I'm trying to create a Dataset
from a datastore using Azure ML, however, the execution hangs forever and never finishes.
This is the code I'm running which I've adapted from the Msft documentation:
import azureml.core
from azureml.core import Workspace, Datastore, Dataset
ws = Workspace.from_config()
datastore = Datastore.get(ws, datastore_name='blobs')
data_path=[(datastore,"contacts.csv")]
Dataset.File.from_files(path=data_path) # <-- This method never finishes
Here we can see that the command never completes:
There is only 1 test file contacts.csv
in the storage. The storage is a Blob container, but I've tested with a data lake (DSL) container and got the same issue. It looks like a similar problem shared in this other question.
I must add that outbound rules are configured to use private endpoints.

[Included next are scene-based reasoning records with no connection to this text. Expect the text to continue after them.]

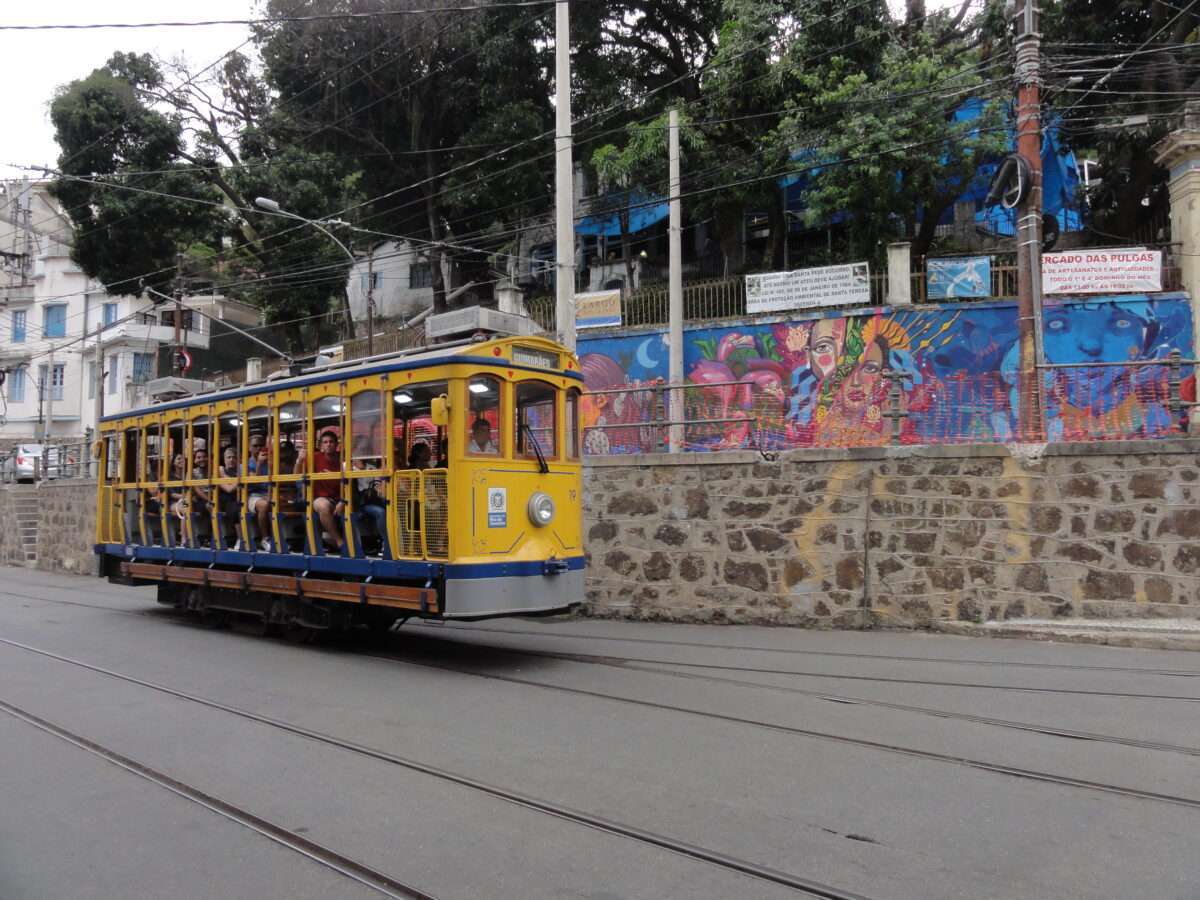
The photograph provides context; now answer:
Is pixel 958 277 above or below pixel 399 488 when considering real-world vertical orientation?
above

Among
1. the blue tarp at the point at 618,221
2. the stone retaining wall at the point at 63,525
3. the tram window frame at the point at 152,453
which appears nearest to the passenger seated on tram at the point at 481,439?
the tram window frame at the point at 152,453

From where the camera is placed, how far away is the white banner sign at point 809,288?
798 inches

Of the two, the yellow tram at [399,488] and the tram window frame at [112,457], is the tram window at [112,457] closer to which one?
the tram window frame at [112,457]

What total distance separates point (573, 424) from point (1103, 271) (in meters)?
14.3

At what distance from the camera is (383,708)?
7.16 metres

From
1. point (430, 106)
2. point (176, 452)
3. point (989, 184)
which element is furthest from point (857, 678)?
point (430, 106)

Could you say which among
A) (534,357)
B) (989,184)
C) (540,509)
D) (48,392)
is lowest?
(540,509)

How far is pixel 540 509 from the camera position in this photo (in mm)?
9094

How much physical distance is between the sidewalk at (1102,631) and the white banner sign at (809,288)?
1156 centimetres

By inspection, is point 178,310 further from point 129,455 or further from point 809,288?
point 809,288

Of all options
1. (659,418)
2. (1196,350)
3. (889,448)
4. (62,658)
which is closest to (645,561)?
(659,418)

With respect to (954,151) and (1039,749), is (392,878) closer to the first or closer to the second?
(1039,749)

As part of my troubleshooting steps, I've confirmed that network connectivity to the storage looks OK - not only by testing via SSH inside the Azure ML instance and it resolves to a private IP, but also using other SDKs such as with the Datastore.download()
method.
Here I show how using a download
approach I can reach the file from the same datastore. This tells me that network and authentication are properly configured, and something is wrong with my Dataset
code? Same infrastructure, just changed the code a bit.
import os
import azureml.core
from azureml.core import Workspace, Datastore, Dataset
ws = Workspace.from_config()
datastore = Datastore.get(ws, datastore_name='blobs')
datastore.download(target_path="./output", prefix="contacts.csv", overwrite=False)
arr = os.listdir('./output')
print(arr)
file = open("./output/contacts.csv", "r").read()
print(file)